The Sumerians are one of the Pre-Turkic peoples who lived in Anatolia. They laid the foundation of mathematics 2000 years before the Greeks. The works they wrote formed the basis of the Torah and other holy books.
especially if you say this place was a school that these were found grading system makes sense. now if your theory is right now what would those numbers be used for? to my knowledge to the power of numbers are usually really high as to the reason why its simplified to the power of'. so these totals would have to have been used for something big but if it were grades then not sooo much understand?
everyone always says they had no zero and point at our numbers yet where do we use zero anywhere? if i write the number 2020 there is no zero in it we have just decided to use the same 0 symbol to denote a multiple of 10 or two 0 for a multiple of hundred and so on - it is not beng used as zero - even decimal fractions 1.0008 means that the otherside of the . one zero is a divisable by 10 two zeros a hundred and so on - none of them mean zero - we hardly ever use that symbol to actually zero anywhere
maybe they are coordinates perhaps its a 3 point navigation system or even perhaps its tally for speed on a run track? or for a puzzle solving time or a speed the recite the anthem who really knows lmfao but in the end if these were really cave people and no aliens were here then why we tryna figure out cave man math so hard.....
or maybe theres a text that describes the numbers as stat shape like when selecting pokemon on pokemon go maybe those are angles and the shape of the triangle will show a persons strengths maybe ones basic skills ones i.q and one is physical perhaps? just because it includes math doesnt mean its for math. usually the simplest answers are the right answers and soon as i see that your trying to add to the power it makes me think of the stat shape instantly dont know what it is but we know things we were never taught for a reason i know why but do you?
I got completely confused at the end for a moment.

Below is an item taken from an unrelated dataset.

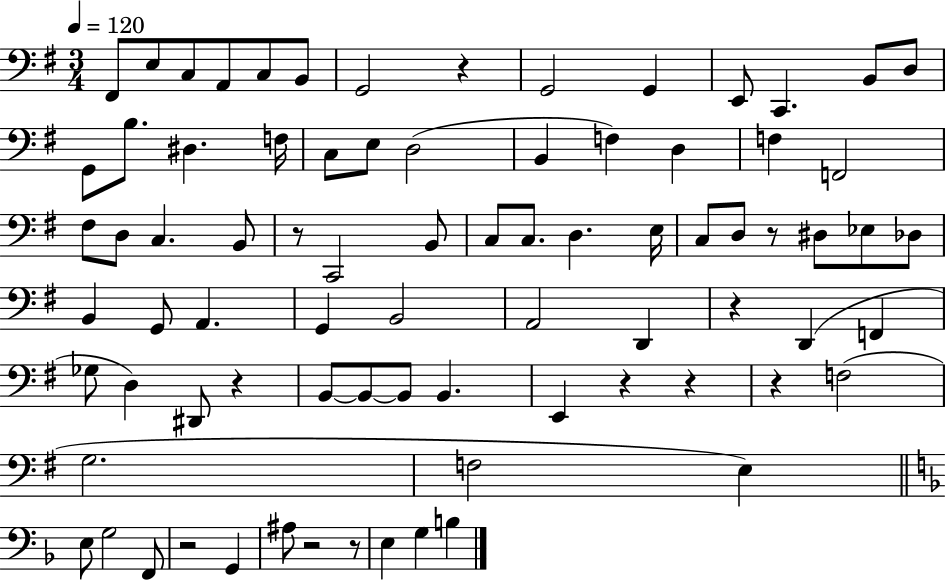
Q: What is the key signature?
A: G major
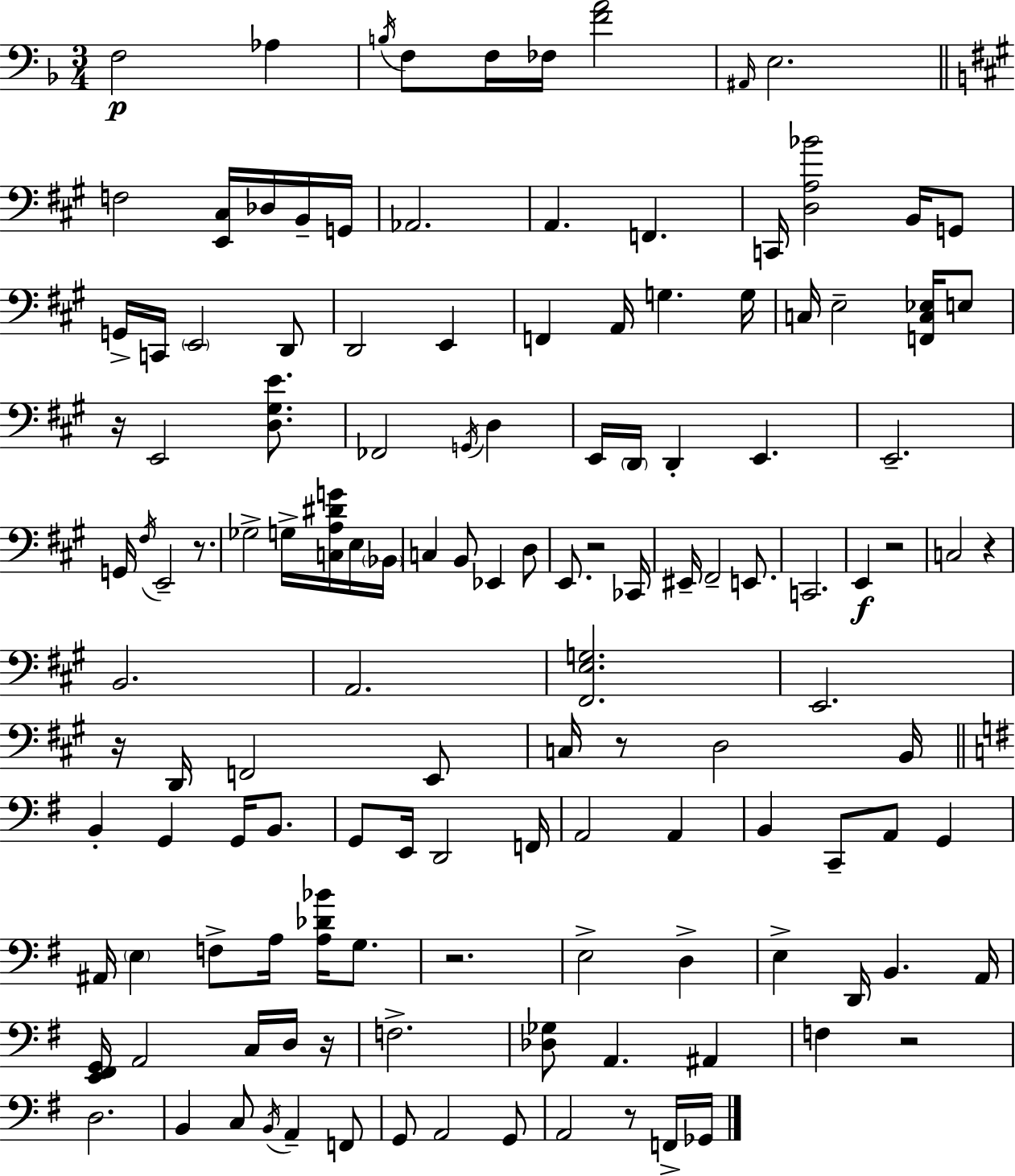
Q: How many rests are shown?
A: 11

At the beginning when you showed the numbers, you depicted them as it's own symbol, rather than a grouping of symbols. So when, at the end, you showed what would be 30 as essentially
Those are both good questions. 1. How did they come up with it? and 2. why did we get away from it? The short answer to 1. is we don't know. The 10-symbol "probably" indicates an older base-10 system (which somehow seems more "natural", but that may be cognitive bias on our part) that somehow got combined or maybe just sort of grew into the base-60 system. Maybe the system even grew up as job security for the administrative/priest class. We know quite a bit more about 2. Everybody had their own number system (and there's quite a bit of literature about the borrowings because they, along with astronomy, can be used to date cultural exchanges). In particular, there has always been at least a little conflict between the scientific uses of numeration and commercial uses. In general, commercial uses avoided fractions. (One doesn't set a dime equal to a tenth of a dollar, for example, but rather 10 dimes to the dollar. Or 3 obols to the drachma, as the case may be.) For commercial transactions, we don't need to calculate with fractions. For computing when the next eclipse will be (or what the position of the heavens was on the date of your birth [remember, there were no star charts, the astrologer had to calculate the position of the heavenly bodies by hand]), there was no way to avoid fractions. Tycho Brahe calculated with tables of sines and tangents (in Greek, not Babylonian) in sexagesimal notation in the 1590s. (That's probably worth checking. I could be misremembering.) Then Napier changed everything with his logarithms, and the big seller was the table of logarithms of the trig functions. (To either 14 or 20 decimal places, I forget which.)
Also it seems that the Babylonians were able to do math in 3 dimensions at the same time. Much like the Greeks with Language have Length width and depth. The Most High has the original code.